When I first look at amount of weekly assignment and the difficulties of the puzzle-like excercises in Socrates, I was quite overwhelmed. Personally, I am really not a math person. So when it comes to solving the algorithm for leaping years or check whether or the length of three sides could form a triangle, it just seem to not be my thing.
Nevertheless, regardless of what I think, or whether or not I feel I could or I could not be a good programmer, I always tried to get these negativities off my yard. A lot of work? feeling the pressure to finish? stress? frustrate? couldn't figure out the problem? Of course, there are certain points when my heart is a head of my work.
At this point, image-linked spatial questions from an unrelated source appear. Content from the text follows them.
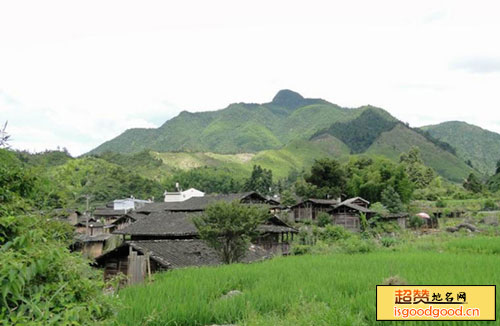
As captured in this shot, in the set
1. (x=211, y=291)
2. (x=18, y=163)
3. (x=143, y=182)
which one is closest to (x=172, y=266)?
(x=211, y=291)

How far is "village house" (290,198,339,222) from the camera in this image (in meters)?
41.8

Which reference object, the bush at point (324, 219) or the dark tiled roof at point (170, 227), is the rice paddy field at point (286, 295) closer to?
the dark tiled roof at point (170, 227)

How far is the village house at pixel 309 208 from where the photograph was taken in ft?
137

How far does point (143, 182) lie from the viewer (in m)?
88.4

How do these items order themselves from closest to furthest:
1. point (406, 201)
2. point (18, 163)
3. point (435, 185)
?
point (18, 163)
point (406, 201)
point (435, 185)

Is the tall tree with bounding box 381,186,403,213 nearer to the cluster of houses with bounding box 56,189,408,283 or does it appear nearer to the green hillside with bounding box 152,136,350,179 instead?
the cluster of houses with bounding box 56,189,408,283

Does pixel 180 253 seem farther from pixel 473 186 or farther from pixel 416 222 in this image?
pixel 473 186

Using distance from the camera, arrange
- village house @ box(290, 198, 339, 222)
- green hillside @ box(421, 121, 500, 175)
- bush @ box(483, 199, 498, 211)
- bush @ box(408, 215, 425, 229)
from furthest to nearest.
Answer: green hillside @ box(421, 121, 500, 175) < village house @ box(290, 198, 339, 222) < bush @ box(483, 199, 498, 211) < bush @ box(408, 215, 425, 229)

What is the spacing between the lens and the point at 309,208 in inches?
1665

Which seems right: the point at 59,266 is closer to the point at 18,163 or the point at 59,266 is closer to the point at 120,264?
the point at 18,163

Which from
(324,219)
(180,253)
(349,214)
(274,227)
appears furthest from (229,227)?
(349,214)

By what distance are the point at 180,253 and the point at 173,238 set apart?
6.49 meters

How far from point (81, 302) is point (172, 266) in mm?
11550

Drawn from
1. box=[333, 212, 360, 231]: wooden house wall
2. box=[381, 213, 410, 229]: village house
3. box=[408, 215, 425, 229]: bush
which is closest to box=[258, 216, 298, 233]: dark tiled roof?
box=[333, 212, 360, 231]: wooden house wall
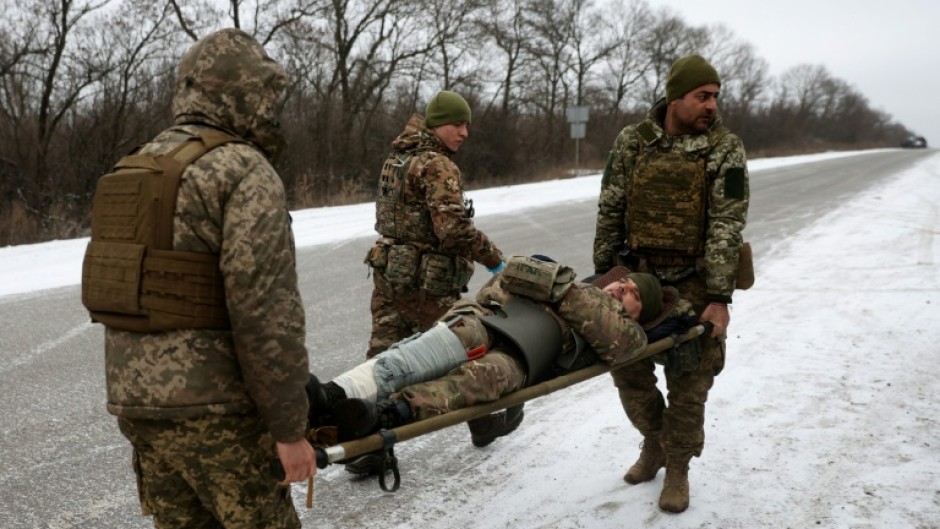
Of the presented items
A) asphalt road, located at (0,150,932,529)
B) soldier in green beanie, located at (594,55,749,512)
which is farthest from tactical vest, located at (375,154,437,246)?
asphalt road, located at (0,150,932,529)

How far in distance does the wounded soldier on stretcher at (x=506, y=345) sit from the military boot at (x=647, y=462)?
Answer: 1.99ft

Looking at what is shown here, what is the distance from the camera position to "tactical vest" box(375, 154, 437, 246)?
383cm

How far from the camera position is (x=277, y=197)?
1.85m

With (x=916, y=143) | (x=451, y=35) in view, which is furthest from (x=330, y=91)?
(x=916, y=143)

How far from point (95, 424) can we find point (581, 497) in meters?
2.88

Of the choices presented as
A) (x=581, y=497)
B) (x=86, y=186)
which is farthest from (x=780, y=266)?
(x=86, y=186)

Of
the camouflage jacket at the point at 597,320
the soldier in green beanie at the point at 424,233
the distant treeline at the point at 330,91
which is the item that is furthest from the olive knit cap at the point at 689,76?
the distant treeline at the point at 330,91

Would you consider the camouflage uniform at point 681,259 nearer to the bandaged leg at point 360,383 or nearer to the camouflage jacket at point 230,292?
the bandaged leg at point 360,383

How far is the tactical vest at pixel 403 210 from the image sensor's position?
383 cm

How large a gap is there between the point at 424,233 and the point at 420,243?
0.06 meters

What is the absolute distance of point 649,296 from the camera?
343cm

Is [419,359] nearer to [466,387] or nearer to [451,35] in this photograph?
[466,387]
It wants things to be done. It wants to be able to figure out the problem NOW! It want to be good now! It fears of not being able to become a good programmer. And each time this attitude happens, it create a kind of dissonance between the reality and what I want from reality: dissatisfation. And these, I have to get them off my yard since when you are working with this kind of energy, you can feel you are somewhat always on edge. And your heart knows it is not the way to go about it.
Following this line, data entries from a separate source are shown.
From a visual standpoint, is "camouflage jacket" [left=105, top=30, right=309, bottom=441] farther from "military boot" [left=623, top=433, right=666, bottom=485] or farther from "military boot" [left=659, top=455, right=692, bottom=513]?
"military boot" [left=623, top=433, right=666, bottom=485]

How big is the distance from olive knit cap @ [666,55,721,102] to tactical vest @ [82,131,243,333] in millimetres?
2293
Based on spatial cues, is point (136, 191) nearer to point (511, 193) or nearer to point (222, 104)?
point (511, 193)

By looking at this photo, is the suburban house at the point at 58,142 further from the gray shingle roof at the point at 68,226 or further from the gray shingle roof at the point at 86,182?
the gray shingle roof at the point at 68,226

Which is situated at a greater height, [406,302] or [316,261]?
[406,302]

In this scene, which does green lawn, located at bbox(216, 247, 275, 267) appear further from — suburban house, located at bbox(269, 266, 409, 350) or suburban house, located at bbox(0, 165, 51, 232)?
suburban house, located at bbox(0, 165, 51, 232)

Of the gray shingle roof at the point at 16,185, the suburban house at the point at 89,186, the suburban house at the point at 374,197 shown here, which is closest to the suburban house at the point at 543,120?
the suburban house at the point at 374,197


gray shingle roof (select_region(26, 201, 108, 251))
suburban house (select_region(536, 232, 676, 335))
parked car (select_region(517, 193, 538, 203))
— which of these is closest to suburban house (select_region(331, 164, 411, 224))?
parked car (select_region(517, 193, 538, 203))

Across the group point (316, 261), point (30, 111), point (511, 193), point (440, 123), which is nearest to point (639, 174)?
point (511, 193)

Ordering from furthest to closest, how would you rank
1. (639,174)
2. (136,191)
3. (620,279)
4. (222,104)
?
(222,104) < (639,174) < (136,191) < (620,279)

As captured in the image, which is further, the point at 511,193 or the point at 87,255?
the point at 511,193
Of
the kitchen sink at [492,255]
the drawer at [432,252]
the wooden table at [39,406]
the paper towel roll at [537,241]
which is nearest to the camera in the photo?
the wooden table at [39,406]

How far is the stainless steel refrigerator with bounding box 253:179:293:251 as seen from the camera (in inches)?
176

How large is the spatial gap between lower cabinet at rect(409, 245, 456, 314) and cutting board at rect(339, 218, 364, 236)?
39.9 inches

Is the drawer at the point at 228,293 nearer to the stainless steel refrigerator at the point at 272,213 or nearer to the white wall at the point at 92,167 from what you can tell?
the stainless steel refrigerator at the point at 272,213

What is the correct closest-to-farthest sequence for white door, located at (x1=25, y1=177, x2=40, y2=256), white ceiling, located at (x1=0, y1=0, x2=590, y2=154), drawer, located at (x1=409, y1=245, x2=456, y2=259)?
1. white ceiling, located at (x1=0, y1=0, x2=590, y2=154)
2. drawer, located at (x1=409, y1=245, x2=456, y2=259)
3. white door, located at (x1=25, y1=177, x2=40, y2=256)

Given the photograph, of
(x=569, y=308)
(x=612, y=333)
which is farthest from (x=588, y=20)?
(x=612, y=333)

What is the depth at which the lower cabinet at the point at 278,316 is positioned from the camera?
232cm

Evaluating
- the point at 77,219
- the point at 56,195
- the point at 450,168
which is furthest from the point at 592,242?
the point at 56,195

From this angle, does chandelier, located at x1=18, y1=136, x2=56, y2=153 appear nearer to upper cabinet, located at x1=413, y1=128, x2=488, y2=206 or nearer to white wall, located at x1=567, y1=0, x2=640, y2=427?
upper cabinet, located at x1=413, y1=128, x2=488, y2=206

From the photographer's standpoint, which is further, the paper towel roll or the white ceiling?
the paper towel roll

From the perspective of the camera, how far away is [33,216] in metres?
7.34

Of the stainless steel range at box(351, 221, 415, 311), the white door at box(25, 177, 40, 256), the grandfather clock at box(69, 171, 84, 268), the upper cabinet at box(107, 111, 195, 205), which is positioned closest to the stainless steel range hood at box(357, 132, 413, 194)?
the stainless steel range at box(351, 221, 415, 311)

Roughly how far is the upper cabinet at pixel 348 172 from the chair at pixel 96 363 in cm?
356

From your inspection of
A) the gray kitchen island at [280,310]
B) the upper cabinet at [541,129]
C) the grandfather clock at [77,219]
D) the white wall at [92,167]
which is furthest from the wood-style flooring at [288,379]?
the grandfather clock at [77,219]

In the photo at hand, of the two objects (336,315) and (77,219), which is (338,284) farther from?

And the way to go about it is simply just to do it without any expectations for yourself as well as your work. Just do it. (Nike got it right.) Lots of work? feeling the pressure to finish? Don't give yourself in to these emotions the springs from the desire to finish, just keep doing it! Couldn't figure out the problem? feeling like it's not for you? Don't! just keep doing it. These are merely mind obstables. Like a hurdle you have to keep jumping over each time it comes at you.
You know Mike Tyson once said,
"There is no room for emotions in this kind of sport"
which in our case would be...programming sport?? (haha sorry I am just being a little silly and off-topic but it's true!)